Xavier Guillory

No. 16 – Baltimore Ravens
- Position: Wide receiver
- Roster status: Practice squad

Personal information
- Born: July 13, 2001 (age 25) Lewiston, Idaho, U.S.
- Listed height: 6 ft 2 in (1.88 m)
- Listed weight: 210 lb (95 kg)

Career information
- High school: Lewis and Clark (Spokane, Washington)
- College: Idaho State (2020–2022) Arizona State (2023–2024)
- NFL draft: 2025: undrafted

Career history
- Baltimore Ravens (2025–present)*;
- * Offseason or practice squad member only
- Stats at Pro Football Reference

= Xavier Guillory =

American football player (born 2001)

Xavier Guillory (born July 13, 2001) is an American professional football wide receiver for the Baltimore Ravens of the National Football League (NFL). He played college football for the Idaho State Bengals and Arizona State Sun Devils.

==Early life==
Guillory attended Lewis and Clark High School in Spokane, Washington. As a senior, he hauled in 45 passes for 725 yards and 11 touchdowns.
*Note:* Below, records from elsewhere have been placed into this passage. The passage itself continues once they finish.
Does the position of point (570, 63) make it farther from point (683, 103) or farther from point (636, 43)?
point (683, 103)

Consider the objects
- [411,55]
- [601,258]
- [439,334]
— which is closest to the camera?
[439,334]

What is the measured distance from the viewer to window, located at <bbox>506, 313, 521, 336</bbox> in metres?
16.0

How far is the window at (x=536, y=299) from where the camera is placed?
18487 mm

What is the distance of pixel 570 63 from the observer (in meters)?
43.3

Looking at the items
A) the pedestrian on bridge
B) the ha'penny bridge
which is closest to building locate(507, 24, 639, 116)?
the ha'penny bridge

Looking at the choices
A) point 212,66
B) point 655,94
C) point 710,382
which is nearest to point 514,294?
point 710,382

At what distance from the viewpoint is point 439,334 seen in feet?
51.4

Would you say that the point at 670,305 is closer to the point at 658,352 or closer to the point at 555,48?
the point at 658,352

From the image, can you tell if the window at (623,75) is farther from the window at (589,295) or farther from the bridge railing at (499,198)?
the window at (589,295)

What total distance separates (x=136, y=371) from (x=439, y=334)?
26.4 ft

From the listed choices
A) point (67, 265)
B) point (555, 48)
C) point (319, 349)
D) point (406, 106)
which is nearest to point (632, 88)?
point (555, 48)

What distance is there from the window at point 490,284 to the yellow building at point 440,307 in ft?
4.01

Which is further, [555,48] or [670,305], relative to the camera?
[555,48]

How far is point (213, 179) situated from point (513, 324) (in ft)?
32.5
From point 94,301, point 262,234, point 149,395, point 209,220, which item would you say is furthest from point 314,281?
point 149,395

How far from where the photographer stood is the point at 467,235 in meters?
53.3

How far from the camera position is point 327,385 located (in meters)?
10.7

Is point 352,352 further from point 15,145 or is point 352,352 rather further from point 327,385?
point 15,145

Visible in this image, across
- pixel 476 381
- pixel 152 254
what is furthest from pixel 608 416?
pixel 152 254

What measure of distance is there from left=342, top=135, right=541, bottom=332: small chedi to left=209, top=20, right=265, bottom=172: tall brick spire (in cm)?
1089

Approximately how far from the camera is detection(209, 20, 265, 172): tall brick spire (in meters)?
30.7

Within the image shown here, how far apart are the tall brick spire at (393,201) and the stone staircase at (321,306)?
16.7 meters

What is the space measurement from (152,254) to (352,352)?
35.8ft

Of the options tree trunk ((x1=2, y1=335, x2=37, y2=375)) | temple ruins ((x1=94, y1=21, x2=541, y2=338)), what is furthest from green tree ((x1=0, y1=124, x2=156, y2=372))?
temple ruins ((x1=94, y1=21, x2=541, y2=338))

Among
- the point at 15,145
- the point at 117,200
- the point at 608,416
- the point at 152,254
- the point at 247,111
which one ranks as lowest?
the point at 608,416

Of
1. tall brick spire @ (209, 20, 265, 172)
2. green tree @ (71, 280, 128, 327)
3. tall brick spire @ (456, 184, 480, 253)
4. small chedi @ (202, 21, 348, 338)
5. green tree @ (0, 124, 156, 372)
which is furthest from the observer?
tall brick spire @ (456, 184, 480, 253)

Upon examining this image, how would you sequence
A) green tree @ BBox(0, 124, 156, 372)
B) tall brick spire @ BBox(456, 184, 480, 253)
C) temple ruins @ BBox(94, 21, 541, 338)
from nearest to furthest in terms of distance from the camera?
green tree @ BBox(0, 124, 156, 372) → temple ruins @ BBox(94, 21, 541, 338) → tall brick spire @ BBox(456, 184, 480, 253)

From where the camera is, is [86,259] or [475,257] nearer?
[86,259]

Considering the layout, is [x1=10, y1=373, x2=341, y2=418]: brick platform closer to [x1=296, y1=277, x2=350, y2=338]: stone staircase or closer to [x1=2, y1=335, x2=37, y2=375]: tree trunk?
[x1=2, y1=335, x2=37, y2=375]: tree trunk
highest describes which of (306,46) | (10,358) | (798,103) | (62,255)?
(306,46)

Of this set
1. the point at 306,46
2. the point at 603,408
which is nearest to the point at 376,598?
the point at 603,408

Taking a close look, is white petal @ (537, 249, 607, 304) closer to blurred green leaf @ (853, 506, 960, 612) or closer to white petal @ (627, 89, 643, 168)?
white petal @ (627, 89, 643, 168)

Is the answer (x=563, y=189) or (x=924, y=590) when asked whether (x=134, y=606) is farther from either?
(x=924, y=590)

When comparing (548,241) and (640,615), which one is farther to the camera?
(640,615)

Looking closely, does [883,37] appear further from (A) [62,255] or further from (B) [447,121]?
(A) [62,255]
Coming out of high school, Guillory was rated as a three-star recruit and the 2,338th overall recruit in the 2020 class, where he committed to play college football for the Idaho State Bengals.

==College career==
=== Idaho State ===
As a freshman in 2020, Guillory tallied 21 catches for 264 yards and one touchdown. In 2021, he recorded 20 receptions for 259 yards and one touchdown. During the 2022 season, Guillory notched 52 receptions for 785 yards and four touchdowns in ten games. After the conclusion of the 2022 season, he decided to enter his name into the NCAA transfer portal.

=== Arizona State ===
Guillory transferred to play for the Arizona State Sun Devils. In the 2023 season opener, he hauled in a 47-yard touchdown in a win over Southern Utah. In his first season as a Sun Devil in 2023, Guillory tallied 21 catches for 226 yards and one touchdown. In the 2024 Big 12 Championship Game, he hauled in two touchdowns, as he helped the Sun Devils clinch a spot in the College Football Playoffs with a win over Iowa State. During the 2024 season, Guillory hauled in 22 passes for 339 yards and five touchdowns.

==Professional career==

Pre-draft measurables
| Height | Weight | Arm length | Hand span | Wingspan | 40-yard dash | 10-yard split | 20-yard split | 20-yard shuttle | Three-cone drill | Vertical jump | Broad jump | Bench press |
| 6 ft 1+7⁄8 in (1.88 m) | 201 lb (91 kg) | 30+5⁄8 in (0.78 m) | 8+1⁄2 in (0.22 m) | 6 ft 2+1⁄2 in (1.89 m) | 4.58 s | 1.55 s | 2.59 s | 4.34 s | 6.91 s | 39.0 in (0.99 m) | 10 ft 8 in (3.25 m) | 15 reps |
All values from Pro Day

===Baltimore Ravens===
Guillory signed with the Baltimore Ravens as an undrafted free agent on May 4, 2025. He was waived on August 26, as part of final roster cuts.

On April 20, 2026, Guillory re-signed with the Ravens. On August 30, Guillory was waived and re-signed to the practice squad the next day.

==Personal life==
Guillory was born in Lewiston, Idaho, as one of five children. Both of Guillory's are citizens of the Nez Perce Tribe of Idaho, while his father is half-Black, half-Nez Perce.

On October 28, 2022, Guillory was arrested by Pocatello police at 11:13 p.m. on a DUI.